### PROBLEM TO WORK ON
Write the next part of the text on concept drift detection, picking up right after its final sentence.

### DOCUMENT SEGMENT
LSTM has been widely used for natural language processing tasks (Jang et al., 2020; Jain et al., 2020; Xie et al., 2020; Li, Xu & Shi, 2019; Zhai et al., 2023), but it has the potential as a drift detector for time-series data. Recent studies (Li et al., 2022; Wang, Qi & Liu, 2019; Fields, Hsieh & Chenou, 2019) worked on the drift-sensitive LSTM method. However, drift is the change that should be part of a model and should not be mitigated for better prediction. The LSTM mechanism can learn the temporal patterns of the data and detect changes in the data distribution, which is yet to be explored. Their promising results in other domains show their power in detecting concept drift in time-series datasets.

Materials and method

This section will cover the dataset, proposed model, parameter configuration, and evaluation mechanism. The dataset section will cover the synthetic dataset used, while cloud data will explain cloud usage traces. The proposed model shows how drift detectors can be used in the cloud. In the section on evaluation methods and techniques to compare the results of these drift detectors. In the subsection, the algorithm’s settings are defined in parameter configuration.

Dataset

Dataset selection is based on previous research (Agrahari & Singh, 2022). Synthetic datasets and benchmarked real cloud usage traces are selected. Two datasets for each abrupt and gradual dataset are chosen. Table 3 shows the type of synthetic dataset with drift types.

Table 3:
Dataset description.
Dataset Drift Type Dataset Type
Sine (López Lobo, 2020; Pesaranghader, Viktor & Paquet, 2018) Abrupt Synthetic
Stagger (López Lobo, 2020; Pesaranghader, Viktor & Paquet, 2018) Abrupt Synthetic
Hyperplane (Pechenizkiy, 2004) Gradual Synthetic
Mixed (López Lobo, 2020; Pesaranghader, Viktor & Paquet, 2018) Gradual Synthetic
Google cloud usage trace (Google, 2019) Abrupt and Gradual Real
DOI: 10.7717/peerj-cs.1827/table-3

Sine data represents the sine wave in the coordinate system. Real drift in the label class is observed. When drift occurs, the label representation of positive and negative curves is reversed. Stagger data shows drift by mapping the possible combination of three input variable inputs with the output class. Three shapes, colors, and sizes are used as variables, creating a total of 27 different combinations. When a drift occurs, the same combination will map to another class. The hyperplane is data of hyperplane rotation in the dimension. Two datasets, hyperplane and mixed suffering from gradual concept drifts, were chosen (Hu et al., 2014; Webb et al., 2016).

Extracted records
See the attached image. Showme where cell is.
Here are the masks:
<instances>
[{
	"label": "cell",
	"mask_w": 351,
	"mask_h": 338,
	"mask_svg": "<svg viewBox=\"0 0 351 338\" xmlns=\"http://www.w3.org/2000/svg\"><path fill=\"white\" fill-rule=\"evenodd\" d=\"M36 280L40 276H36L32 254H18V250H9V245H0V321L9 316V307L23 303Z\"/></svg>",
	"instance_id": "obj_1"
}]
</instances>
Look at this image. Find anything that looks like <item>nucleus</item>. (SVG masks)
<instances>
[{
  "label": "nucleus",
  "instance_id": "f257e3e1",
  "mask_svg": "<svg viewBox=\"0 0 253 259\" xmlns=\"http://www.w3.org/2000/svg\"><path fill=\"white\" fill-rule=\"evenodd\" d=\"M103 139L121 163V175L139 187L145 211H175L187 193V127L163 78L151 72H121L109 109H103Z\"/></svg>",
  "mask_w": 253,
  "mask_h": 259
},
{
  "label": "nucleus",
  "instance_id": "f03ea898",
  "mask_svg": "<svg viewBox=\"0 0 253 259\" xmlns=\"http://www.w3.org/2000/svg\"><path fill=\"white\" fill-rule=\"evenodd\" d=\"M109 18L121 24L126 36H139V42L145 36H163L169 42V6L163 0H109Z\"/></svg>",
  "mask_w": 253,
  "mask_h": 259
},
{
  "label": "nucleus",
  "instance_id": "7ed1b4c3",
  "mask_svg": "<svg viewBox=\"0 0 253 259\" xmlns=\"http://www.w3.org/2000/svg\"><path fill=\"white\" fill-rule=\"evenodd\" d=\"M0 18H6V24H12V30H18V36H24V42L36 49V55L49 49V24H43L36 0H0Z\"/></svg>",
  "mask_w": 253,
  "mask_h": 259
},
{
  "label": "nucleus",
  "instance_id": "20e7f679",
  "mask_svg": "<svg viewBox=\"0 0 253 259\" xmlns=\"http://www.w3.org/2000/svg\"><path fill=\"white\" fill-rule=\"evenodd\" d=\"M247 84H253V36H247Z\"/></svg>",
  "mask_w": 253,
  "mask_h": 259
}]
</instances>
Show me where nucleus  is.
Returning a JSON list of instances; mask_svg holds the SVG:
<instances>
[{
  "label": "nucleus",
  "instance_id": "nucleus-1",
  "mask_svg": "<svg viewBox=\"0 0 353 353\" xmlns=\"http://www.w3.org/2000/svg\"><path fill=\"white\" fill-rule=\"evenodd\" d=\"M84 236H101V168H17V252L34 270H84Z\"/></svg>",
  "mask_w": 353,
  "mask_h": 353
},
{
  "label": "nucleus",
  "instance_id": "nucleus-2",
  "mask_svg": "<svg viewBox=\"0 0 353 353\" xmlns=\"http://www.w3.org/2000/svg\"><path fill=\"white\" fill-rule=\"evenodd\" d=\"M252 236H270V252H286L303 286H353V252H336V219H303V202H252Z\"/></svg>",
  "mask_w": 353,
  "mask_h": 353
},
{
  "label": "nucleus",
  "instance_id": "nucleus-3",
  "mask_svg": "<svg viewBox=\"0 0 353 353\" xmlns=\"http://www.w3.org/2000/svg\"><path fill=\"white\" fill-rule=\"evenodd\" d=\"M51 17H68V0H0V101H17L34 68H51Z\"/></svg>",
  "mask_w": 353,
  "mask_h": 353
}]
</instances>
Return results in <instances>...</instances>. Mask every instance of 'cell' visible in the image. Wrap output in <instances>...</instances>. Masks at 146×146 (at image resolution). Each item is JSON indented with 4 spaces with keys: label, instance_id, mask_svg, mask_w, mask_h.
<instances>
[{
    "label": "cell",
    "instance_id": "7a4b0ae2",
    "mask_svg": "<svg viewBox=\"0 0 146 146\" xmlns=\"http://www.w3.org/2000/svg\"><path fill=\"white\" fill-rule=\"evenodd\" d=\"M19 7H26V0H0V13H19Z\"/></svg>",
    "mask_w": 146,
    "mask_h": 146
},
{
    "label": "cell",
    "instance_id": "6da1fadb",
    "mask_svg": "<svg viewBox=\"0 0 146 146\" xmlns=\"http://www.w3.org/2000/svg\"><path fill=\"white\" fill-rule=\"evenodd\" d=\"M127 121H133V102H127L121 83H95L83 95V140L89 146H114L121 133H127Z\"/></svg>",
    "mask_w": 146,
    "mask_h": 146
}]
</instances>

### RESPONSE TO THIS TASK
Cloud google dataset

Google provides the Google usage trace dataset for research purposes to enable a deeper understanding of the cloud’s underlying patterns. The trace exhibits a skewed distribution related to non-Gaussian distribution (Žliobaitė, Pechenizkiy & Gama, 2016). Job duration, network traffic caused by other applications running on the same host with similar parameters, and other factors may impact the drift process. The trace includes CPU, memory, and disk utilization as resources, and task mapping is done using job and machine IDs. CPU actual and requested usage is measured in the core count or core seconds/second, and memory and disk space are measured in bytes. The features used in drift detection include start and end times, unmapped and page cache memory usage, maximum memory usage, cycles per instruction (CPI), memory accesses per instruction (MAI), sampling rate, and aggregation type.

The Kolmogorov-Smirnov (KS) statistical test is a non-parametric method used on the Google dataset to detect drift in distribution. This test compares two distributions, and if the resulting p-value is significantly more than 0.05, the null hypothesis that the distributions are the same is accepted (dos Reis et al., 2016). A higher statistic value indicates a rejection of the null hypothesis. For better visualization, two CPU distribution samples, with one showing changes over time in Fig. 2 and the other comparing two windows of CPU distribution in Fig. 3, may be considered. A sudden drift was observed at the end of the plot, with a spike in CPU usage causing a significant change in the distribution.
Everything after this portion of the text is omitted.